> _SET EXERCISE_:
A verbatim copy of the records is required, with all pictures left out.

> _Some records_:
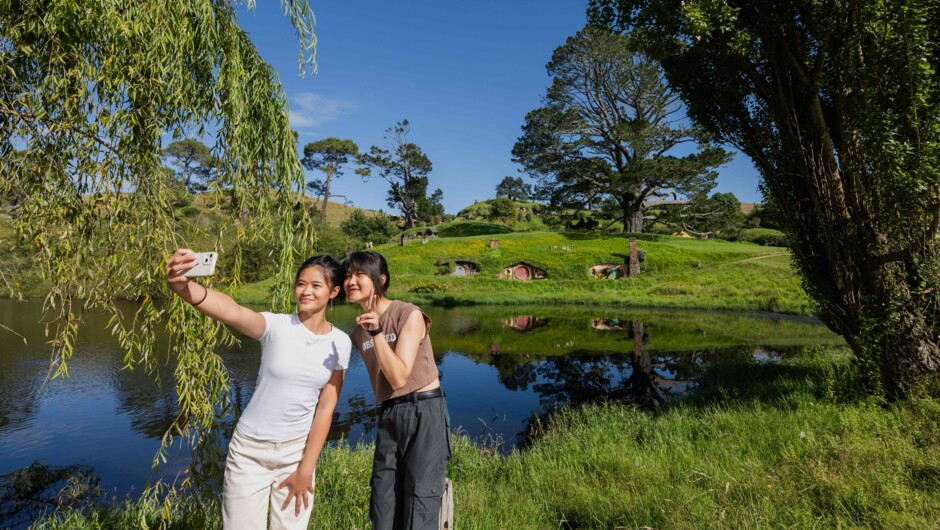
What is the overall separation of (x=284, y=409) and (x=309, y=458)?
34 centimetres

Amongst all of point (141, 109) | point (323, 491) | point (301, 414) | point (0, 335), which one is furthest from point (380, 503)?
point (0, 335)

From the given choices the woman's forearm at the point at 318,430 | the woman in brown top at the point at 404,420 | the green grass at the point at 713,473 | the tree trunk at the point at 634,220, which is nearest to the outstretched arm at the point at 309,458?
the woman's forearm at the point at 318,430

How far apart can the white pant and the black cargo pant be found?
0.54 m

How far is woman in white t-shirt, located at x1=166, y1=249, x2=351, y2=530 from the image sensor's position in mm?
2656

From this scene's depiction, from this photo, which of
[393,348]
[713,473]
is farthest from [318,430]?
[713,473]

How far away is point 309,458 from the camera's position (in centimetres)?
279

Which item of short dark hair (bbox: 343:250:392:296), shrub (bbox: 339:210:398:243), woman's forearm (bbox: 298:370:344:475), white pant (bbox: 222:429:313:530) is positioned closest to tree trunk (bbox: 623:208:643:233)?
shrub (bbox: 339:210:398:243)

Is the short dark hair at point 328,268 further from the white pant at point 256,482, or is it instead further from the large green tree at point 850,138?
the large green tree at point 850,138

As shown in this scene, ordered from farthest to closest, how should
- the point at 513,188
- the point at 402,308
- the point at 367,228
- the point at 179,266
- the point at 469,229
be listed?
1. the point at 513,188
2. the point at 469,229
3. the point at 367,228
4. the point at 402,308
5. the point at 179,266

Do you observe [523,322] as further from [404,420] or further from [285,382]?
[285,382]

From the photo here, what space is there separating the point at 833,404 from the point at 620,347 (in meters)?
12.0

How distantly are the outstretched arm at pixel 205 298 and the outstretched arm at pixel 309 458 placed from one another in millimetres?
591

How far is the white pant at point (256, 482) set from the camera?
8.68ft

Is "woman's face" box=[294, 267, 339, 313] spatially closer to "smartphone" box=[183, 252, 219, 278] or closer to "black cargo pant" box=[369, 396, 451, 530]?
"smartphone" box=[183, 252, 219, 278]
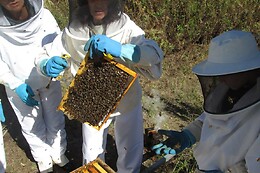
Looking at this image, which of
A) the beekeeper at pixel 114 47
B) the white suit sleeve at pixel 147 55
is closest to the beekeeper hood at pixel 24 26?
the beekeeper at pixel 114 47

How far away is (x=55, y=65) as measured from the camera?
293cm

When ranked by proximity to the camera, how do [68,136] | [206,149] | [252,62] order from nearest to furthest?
[252,62] → [206,149] → [68,136]

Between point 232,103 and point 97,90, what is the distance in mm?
1015

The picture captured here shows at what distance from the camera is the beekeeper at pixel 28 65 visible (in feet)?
10.7

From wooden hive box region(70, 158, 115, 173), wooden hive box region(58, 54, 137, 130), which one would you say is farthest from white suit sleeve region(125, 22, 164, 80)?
wooden hive box region(70, 158, 115, 173)

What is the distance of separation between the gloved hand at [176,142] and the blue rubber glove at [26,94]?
1.10 meters

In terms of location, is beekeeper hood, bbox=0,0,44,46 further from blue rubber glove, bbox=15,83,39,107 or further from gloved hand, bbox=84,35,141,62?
gloved hand, bbox=84,35,141,62

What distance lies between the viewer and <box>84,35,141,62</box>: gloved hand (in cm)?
262

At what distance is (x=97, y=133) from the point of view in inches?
130

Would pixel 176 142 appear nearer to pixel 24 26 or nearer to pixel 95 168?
pixel 95 168

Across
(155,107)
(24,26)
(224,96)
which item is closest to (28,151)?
(155,107)

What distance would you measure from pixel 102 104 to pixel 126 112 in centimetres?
37

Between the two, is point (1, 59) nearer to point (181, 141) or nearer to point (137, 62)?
point (137, 62)

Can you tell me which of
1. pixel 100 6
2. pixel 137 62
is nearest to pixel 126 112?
pixel 137 62
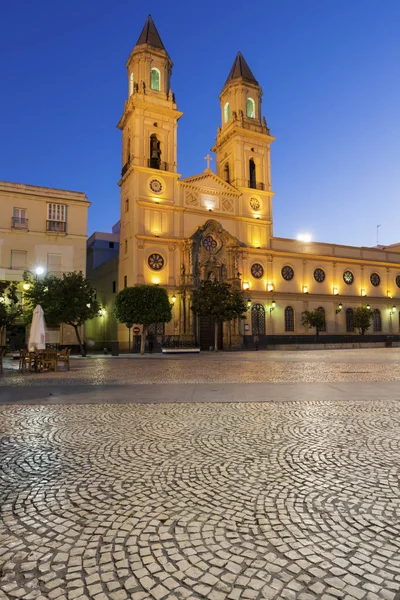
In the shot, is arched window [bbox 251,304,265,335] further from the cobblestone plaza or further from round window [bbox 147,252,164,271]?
the cobblestone plaza

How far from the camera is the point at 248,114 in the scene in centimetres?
4409

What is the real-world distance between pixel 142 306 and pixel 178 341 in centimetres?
634

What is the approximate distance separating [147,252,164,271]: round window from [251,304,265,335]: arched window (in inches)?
414

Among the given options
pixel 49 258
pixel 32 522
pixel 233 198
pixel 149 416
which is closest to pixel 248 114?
pixel 233 198

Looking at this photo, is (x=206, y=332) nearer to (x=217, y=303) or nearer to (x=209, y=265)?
(x=209, y=265)

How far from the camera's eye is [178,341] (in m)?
34.4

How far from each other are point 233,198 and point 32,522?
40623 millimetres

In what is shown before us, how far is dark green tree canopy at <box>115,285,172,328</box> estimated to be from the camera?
96.8 feet

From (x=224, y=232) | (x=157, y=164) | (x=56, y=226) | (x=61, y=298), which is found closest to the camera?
(x=61, y=298)

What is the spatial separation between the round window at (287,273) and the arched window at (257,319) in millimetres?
5028

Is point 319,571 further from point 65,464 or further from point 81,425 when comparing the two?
point 81,425

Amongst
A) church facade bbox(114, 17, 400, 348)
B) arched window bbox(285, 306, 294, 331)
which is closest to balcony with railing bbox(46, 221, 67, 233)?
Result: church facade bbox(114, 17, 400, 348)

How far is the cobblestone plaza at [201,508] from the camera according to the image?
2012mm

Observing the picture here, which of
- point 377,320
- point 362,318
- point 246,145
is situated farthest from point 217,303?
point 377,320
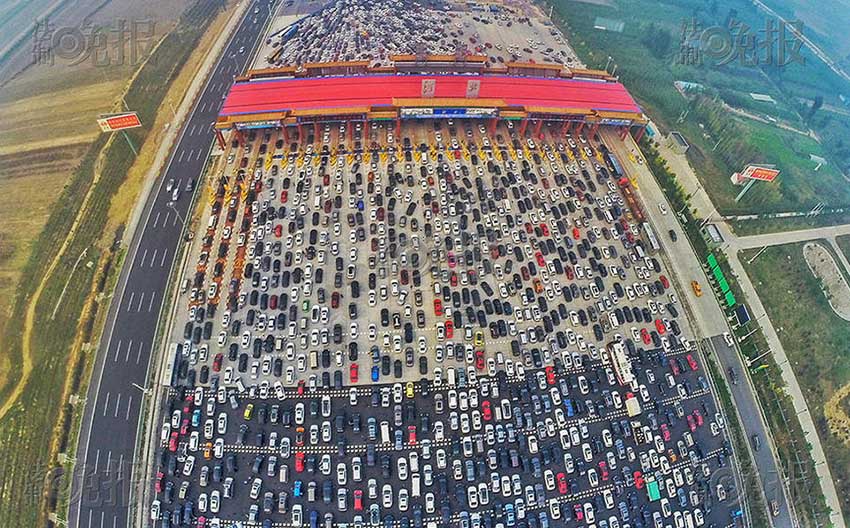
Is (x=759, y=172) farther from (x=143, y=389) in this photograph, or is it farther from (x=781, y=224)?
(x=143, y=389)

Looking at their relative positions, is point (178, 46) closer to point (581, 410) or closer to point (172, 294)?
point (172, 294)

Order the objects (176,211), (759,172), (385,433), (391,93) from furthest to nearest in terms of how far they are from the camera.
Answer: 1. (391,93)
2. (176,211)
3. (759,172)
4. (385,433)

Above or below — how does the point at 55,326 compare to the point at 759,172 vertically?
below

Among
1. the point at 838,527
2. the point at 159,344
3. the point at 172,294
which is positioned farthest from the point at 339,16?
the point at 838,527

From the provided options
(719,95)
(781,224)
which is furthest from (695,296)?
(719,95)

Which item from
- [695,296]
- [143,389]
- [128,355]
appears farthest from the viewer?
[695,296]

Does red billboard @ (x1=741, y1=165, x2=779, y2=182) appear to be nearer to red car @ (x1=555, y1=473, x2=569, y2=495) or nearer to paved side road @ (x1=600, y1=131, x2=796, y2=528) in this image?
paved side road @ (x1=600, y1=131, x2=796, y2=528)

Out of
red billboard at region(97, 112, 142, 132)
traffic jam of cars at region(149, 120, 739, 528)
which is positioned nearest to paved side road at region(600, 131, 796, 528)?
traffic jam of cars at region(149, 120, 739, 528)
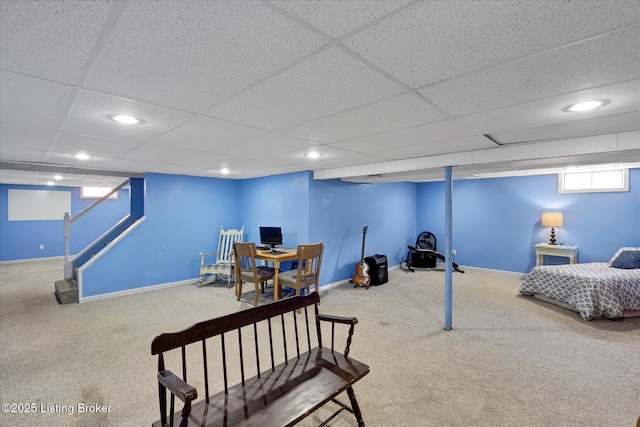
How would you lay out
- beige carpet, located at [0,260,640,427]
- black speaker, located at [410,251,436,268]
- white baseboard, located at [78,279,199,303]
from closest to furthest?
beige carpet, located at [0,260,640,427] → white baseboard, located at [78,279,199,303] → black speaker, located at [410,251,436,268]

> _COMPLETED TASK_:
What is the overall separation of (x=284, y=409) and (x=309, y=458)?
34 centimetres

Amongst all of point (141, 109) | point (323, 491) | point (301, 414) | point (0, 335), which one is furthest from point (380, 503)?
point (0, 335)

From the given choices the woman's forearm at the point at 318,430 | the woman in brown top at the point at 404,420 | the green grass at the point at 713,473 | the tree trunk at the point at 634,220, which is nearest to the outstretched arm at the point at 309,458?
the woman's forearm at the point at 318,430

How far apart can the white pant and the black cargo pant be found?
0.54 m

How far is woman in white t-shirt, located at x1=166, y1=249, x2=351, y2=530 from the image sensor's position in mm?
2656

From this scene's depiction, from this photo, which of
[393,348]
[713,473]
is farthest from [318,430]?
[713,473]

How far away is point 309,458 from the camera's position (in centimetres)?
279

Which item of short dark hair (bbox: 343:250:392:296), shrub (bbox: 339:210:398:243), woman's forearm (bbox: 298:370:344:475), white pant (bbox: 222:429:313:530) is positioned closest to tree trunk (bbox: 623:208:643:233)?
shrub (bbox: 339:210:398:243)

Is the short dark hair at point 328,268 further from the white pant at point 256,482, or is it instead further from the large green tree at point 850,138?
the large green tree at point 850,138

As shown in this scene, ordered from farthest to closest, how should
- the point at 513,188
- the point at 402,308
- the point at 367,228
- the point at 179,266
- the point at 469,229
be listed?
1. the point at 513,188
2. the point at 469,229
3. the point at 367,228
4. the point at 402,308
5. the point at 179,266

Do you observe [523,322] as further from [404,420] or further from [285,382]?
[285,382]

From the photo here, what space is there separating the point at 833,404 from the point at 620,347 (in meters)?
12.0

How distantly are the outstretched arm at pixel 205 298 and the outstretched arm at pixel 309 458 placed from one another in millimetres?
591

How far is the white pant at point (256, 482) set from the camera?
8.68ft

Is "woman's face" box=[294, 267, 339, 313] spatially closer to "smartphone" box=[183, 252, 219, 278] or closer to "black cargo pant" box=[369, 396, 451, 530]?
"smartphone" box=[183, 252, 219, 278]
Looking at this image, which of
A) the beekeeper at pixel 114 47
B) the white suit sleeve at pixel 147 55
is closest to the beekeeper hood at pixel 24 26?
the beekeeper at pixel 114 47

How far away is (x=55, y=65) as measured from the camera?
293cm

When ranked by proximity to the camera, how do [68,136] | [206,149] | [252,62] order from nearest to furthest?
[252,62] → [206,149] → [68,136]

Between point 232,103 and point 97,90, what is the distance in mm?
1015

The picture captured here shows at what distance from the camera is the beekeeper at pixel 28 65 visible (in feet)?
10.7

From wooden hive box region(70, 158, 115, 173), wooden hive box region(58, 54, 137, 130), which one would you say is farthest from white suit sleeve region(125, 22, 164, 80)?
wooden hive box region(70, 158, 115, 173)

What is the distance of separation between the gloved hand at [176,142] and the blue rubber glove at [26,94]?
1.10 meters

In terms of location, is beekeeper hood, bbox=0,0,44,46 further from blue rubber glove, bbox=15,83,39,107 or further from gloved hand, bbox=84,35,141,62?
gloved hand, bbox=84,35,141,62

What distance lies between the viewer and <box>84,35,141,62</box>: gloved hand (in cm)?
262

At what distance is (x=97, y=133) from the point of view in inches?
130

Would pixel 176 142 appear nearer to pixel 24 26 or nearer to pixel 95 168?
pixel 95 168

Across
(155,107)
(24,26)
(224,96)
which item is closest to (28,151)?
(155,107)

What distance would you measure from pixel 102 104 to pixel 126 112 in centimetres?
37

Between the two, is point (1, 59) nearer to point (181, 141) or nearer to point (137, 62)?
point (137, 62)

Can you tell me which of
1. pixel 100 6
2. pixel 137 62
is nearest to pixel 126 112?
pixel 137 62
In the shot, is arched window [bbox 251,304,265,335] further from the cobblestone plaza or further from round window [bbox 147,252,164,271]?
the cobblestone plaza

How far from the camera is the point at 248,114 in the scene in centimetres?
4409

What is the real-world distance between pixel 142 306 and pixel 178 341 in centimetres?
634

What is the approximate distance separating [147,252,164,271]: round window from [251,304,265,335]: arched window (in inches)?
414

Among the given options
pixel 49 258
pixel 32 522
pixel 233 198
pixel 149 416
which is closest to pixel 248 114?
pixel 233 198

Looking at this photo, is (x=206, y=332) nearer to (x=217, y=303) or nearer to (x=209, y=265)?
(x=209, y=265)

How far from the camera's eye is [178,341] (in m)?
34.4

How far from each other are point 233,198 and point 32,522?
40623 millimetres

In what is shown before us, how far is dark green tree canopy at <box>115,285,172,328</box> estimated to be from the camera?
96.8 feet

From (x=224, y=232) | (x=157, y=164) | (x=56, y=226) | (x=61, y=298), which is found closest to the camera?
(x=61, y=298)

What is the spatial separation between the round window at (287,273) and the arched window at (257,319) in millimetres?
5028

Is point 319,571 further from point 65,464 or further from point 81,425 when comparing the two?
point 81,425

Amongst
A) church facade bbox(114, 17, 400, 348)
B) arched window bbox(285, 306, 294, 331)
which is closest to balcony with railing bbox(46, 221, 67, 233)?
Result: church facade bbox(114, 17, 400, 348)

How far is the cobblestone plaza at [201,508] from the camera according to the image?
2012mm

Observing the picture here, which of
- point 377,320
- point 362,318
- point 246,145
is situated farthest from point 217,303?
point 377,320
Is (x=759, y=172) farther from (x=143, y=389) in this photograph, or is it farther from (x=781, y=224)?
(x=143, y=389)

Looking at their relative positions, is point (178, 46) closer to point (581, 410) or closer to point (172, 294)?
point (172, 294)

Order the objects (176,211), (759,172), (385,433), (391,93) from furthest to nearest in terms of how far they are from the camera.
Answer: 1. (391,93)
2. (176,211)
3. (759,172)
4. (385,433)

Above or below — how does the point at 55,326 compare to the point at 759,172 vertically?
below

Among
1. the point at 838,527
2. the point at 159,344
3. the point at 172,294
which is positioned farthest from the point at 339,16?
the point at 838,527

From the provided options
(719,95)
(781,224)
which is furthest from (695,296)?
(719,95)

Which item from
- [695,296]
- [143,389]
- [128,355]
appears farthest from the viewer?
[695,296]

Does red billboard @ (x1=741, y1=165, x2=779, y2=182) appear to be nearer to red car @ (x1=555, y1=473, x2=569, y2=495) or nearer to paved side road @ (x1=600, y1=131, x2=796, y2=528) in this image?
paved side road @ (x1=600, y1=131, x2=796, y2=528)

Out of
red billboard at region(97, 112, 142, 132)
traffic jam of cars at region(149, 120, 739, 528)
which is positioned nearest to paved side road at region(600, 131, 796, 528)?
traffic jam of cars at region(149, 120, 739, 528)
How would you lay out
- beige carpet, located at [0,260,640,427]
- black speaker, located at [410,251,436,268]
- white baseboard, located at [78,279,199,303]
from closest to furthest?
beige carpet, located at [0,260,640,427] → white baseboard, located at [78,279,199,303] → black speaker, located at [410,251,436,268]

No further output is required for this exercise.